Lay out the data from the line holding "From the photo on display, of" through the end, inclusive, as a Markdown table with the columns No. and Text. Number each row and leave out blank lines.
— start of SUPPLIED DATA —
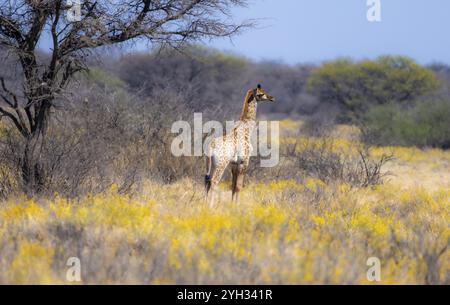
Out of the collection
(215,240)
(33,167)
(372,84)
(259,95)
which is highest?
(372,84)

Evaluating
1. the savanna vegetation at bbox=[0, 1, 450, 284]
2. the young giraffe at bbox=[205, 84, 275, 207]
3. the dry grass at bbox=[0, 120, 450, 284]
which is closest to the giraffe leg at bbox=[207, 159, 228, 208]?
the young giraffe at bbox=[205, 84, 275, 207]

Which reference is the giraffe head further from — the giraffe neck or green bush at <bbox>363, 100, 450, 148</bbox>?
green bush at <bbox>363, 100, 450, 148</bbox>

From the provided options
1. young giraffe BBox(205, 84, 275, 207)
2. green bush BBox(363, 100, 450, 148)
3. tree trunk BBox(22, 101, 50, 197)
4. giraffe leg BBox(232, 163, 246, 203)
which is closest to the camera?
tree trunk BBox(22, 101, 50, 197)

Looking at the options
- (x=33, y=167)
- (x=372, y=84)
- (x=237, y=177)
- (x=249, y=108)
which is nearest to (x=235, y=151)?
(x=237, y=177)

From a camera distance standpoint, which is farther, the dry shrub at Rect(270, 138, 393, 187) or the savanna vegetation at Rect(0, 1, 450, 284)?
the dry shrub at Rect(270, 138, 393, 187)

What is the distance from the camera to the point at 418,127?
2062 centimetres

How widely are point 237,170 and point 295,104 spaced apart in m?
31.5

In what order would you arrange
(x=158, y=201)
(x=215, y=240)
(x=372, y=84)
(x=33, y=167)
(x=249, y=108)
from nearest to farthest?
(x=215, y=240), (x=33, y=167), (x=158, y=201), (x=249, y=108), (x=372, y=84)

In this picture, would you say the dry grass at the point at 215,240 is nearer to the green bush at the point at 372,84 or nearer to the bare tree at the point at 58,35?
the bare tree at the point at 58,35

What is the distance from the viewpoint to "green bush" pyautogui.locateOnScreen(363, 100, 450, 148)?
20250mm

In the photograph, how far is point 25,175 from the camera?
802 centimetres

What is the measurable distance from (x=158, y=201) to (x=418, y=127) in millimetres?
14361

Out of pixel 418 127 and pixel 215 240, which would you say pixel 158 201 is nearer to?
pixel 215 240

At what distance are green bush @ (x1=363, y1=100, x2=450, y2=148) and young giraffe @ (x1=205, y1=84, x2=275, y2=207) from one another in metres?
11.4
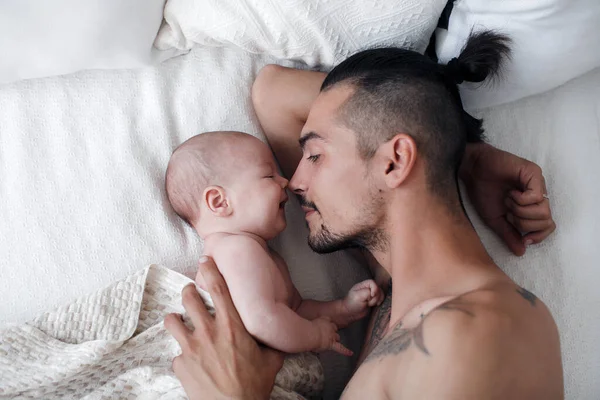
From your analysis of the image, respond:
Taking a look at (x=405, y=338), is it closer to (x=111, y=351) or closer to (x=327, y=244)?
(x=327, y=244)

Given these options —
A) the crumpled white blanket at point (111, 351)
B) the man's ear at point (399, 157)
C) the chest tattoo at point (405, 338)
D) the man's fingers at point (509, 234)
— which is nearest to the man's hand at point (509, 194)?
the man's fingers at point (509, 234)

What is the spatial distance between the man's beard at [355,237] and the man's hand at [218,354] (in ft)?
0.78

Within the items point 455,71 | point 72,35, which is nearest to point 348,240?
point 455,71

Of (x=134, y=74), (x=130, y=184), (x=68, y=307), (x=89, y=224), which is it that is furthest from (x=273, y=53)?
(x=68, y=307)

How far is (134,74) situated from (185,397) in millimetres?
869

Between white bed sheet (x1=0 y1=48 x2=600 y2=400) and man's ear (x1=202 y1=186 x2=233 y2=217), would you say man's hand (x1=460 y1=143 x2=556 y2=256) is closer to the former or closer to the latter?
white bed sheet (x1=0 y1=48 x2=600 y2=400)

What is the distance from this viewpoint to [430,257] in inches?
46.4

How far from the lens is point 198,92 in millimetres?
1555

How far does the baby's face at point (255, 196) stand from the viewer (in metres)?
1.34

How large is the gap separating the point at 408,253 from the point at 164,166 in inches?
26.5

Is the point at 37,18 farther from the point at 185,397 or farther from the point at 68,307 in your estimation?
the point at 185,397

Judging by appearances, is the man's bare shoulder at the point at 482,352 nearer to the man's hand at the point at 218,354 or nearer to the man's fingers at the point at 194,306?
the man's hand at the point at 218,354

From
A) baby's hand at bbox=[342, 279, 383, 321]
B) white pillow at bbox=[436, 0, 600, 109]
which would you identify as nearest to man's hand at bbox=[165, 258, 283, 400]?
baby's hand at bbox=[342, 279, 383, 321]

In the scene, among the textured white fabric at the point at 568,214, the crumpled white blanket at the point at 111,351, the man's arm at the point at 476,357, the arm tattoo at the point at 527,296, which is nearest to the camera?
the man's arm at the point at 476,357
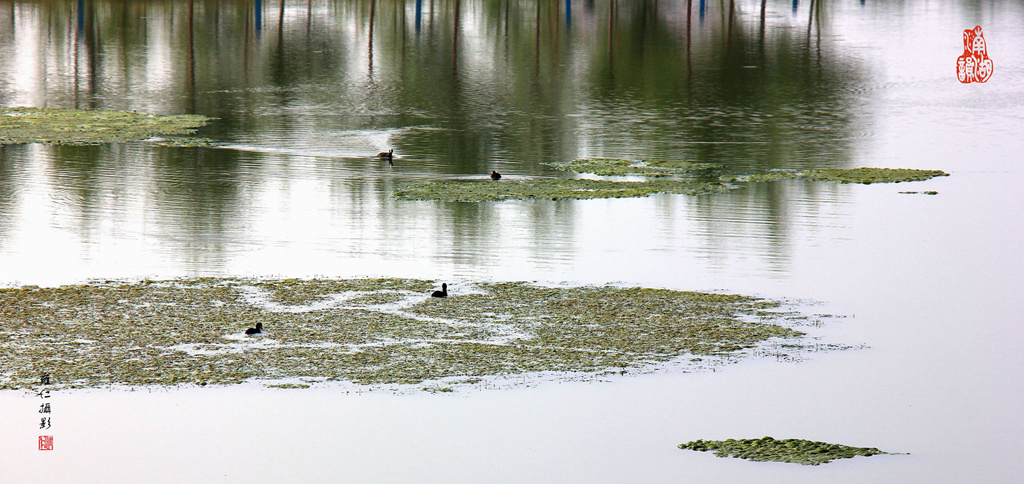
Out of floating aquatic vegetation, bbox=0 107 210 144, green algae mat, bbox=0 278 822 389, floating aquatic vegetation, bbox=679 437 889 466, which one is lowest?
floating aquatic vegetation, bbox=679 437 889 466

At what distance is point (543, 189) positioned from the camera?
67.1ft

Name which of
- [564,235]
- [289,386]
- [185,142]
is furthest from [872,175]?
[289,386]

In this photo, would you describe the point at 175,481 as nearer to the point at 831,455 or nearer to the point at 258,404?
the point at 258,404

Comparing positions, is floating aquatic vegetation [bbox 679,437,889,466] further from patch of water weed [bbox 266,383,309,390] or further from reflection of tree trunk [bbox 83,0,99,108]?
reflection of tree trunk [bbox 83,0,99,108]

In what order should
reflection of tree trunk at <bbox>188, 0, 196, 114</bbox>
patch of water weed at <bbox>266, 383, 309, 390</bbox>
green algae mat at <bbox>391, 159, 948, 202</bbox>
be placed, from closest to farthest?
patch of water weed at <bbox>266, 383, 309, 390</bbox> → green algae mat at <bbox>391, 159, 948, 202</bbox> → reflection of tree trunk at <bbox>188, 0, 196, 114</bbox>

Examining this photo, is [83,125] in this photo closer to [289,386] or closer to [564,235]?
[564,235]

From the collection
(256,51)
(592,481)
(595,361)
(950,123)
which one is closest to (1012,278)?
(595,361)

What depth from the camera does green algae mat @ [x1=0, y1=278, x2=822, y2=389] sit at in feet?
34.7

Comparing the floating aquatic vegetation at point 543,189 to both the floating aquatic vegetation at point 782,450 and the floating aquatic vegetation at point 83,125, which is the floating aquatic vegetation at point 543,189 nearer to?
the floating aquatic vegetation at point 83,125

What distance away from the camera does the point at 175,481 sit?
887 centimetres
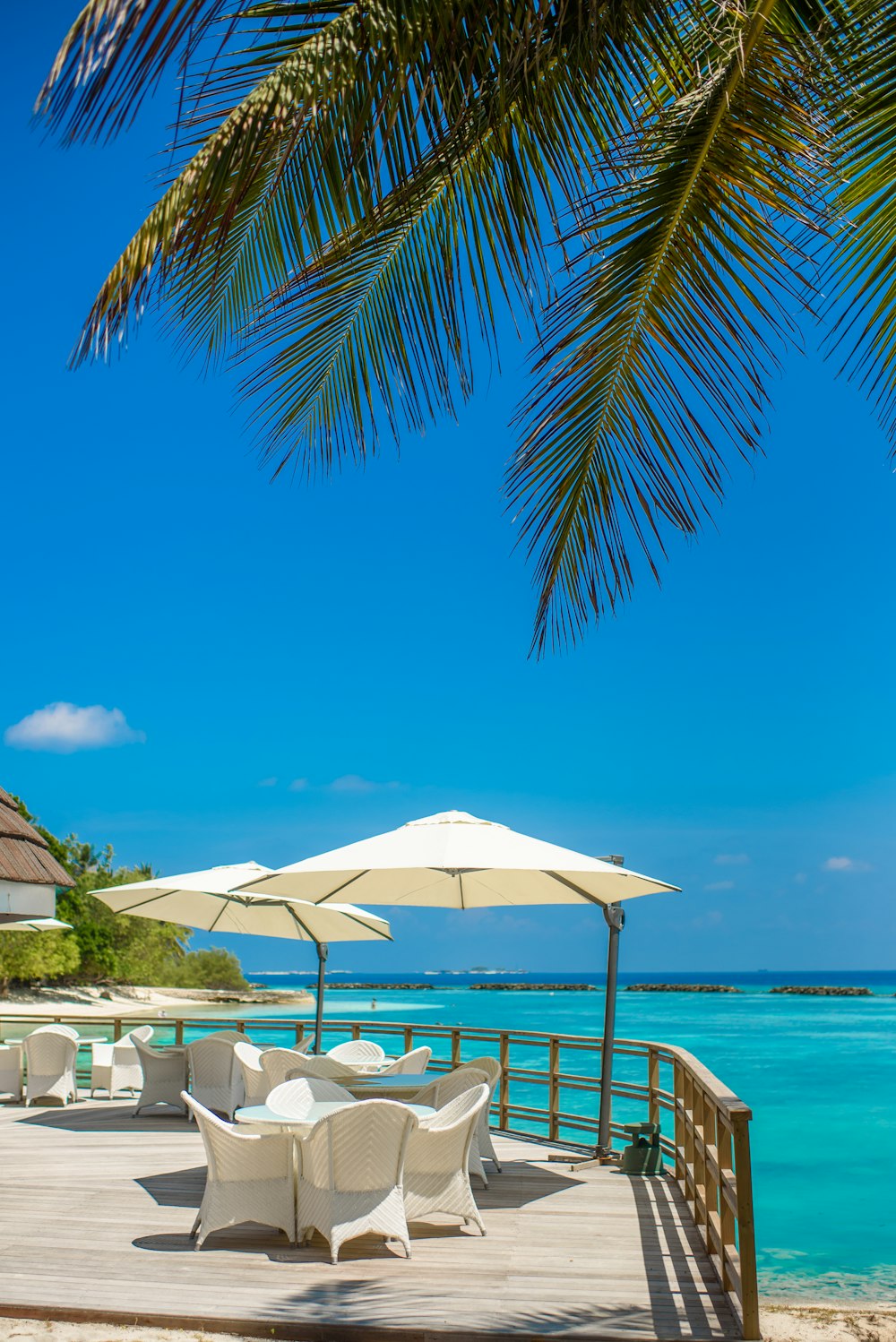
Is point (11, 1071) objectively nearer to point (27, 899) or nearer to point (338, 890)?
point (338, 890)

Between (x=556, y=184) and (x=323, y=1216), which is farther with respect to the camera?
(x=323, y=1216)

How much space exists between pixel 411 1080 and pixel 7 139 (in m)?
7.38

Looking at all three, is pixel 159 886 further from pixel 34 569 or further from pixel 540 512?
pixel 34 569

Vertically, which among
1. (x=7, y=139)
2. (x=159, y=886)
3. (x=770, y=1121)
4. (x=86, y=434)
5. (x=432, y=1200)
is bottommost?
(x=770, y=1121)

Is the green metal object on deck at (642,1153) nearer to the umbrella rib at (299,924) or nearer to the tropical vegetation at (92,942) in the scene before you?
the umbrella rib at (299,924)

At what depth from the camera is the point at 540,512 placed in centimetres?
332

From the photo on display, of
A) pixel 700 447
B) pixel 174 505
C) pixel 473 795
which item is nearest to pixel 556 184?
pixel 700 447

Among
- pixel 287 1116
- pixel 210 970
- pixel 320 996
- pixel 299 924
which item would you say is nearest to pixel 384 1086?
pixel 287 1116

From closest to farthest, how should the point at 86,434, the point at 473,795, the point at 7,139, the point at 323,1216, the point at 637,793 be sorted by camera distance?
— end of SUPPLIED DATA —
COMPLETE RESPONSE:
| No. | Text |
|---|---|
| 1 | From the photo on display, of |
| 2 | A) pixel 700 447 |
| 3 | B) pixel 174 505 |
| 4 | C) pixel 473 795 |
| 5 | which item is nearest to pixel 556 184? |
| 6 | pixel 700 447 |
| 7 | Among |
| 8 | - pixel 287 1116 |
| 9 | - pixel 210 970 |
| 10 | - pixel 320 996 |
| 11 | - pixel 299 924 |
| 12 | which item would you say is nearest to pixel 384 1086? |
| 13 | pixel 287 1116 |
| 14 | From closest to farthest, how should the point at 86,434, the point at 473,795, the point at 7,139, the point at 323,1216, the point at 637,793 be sorted by camera distance? |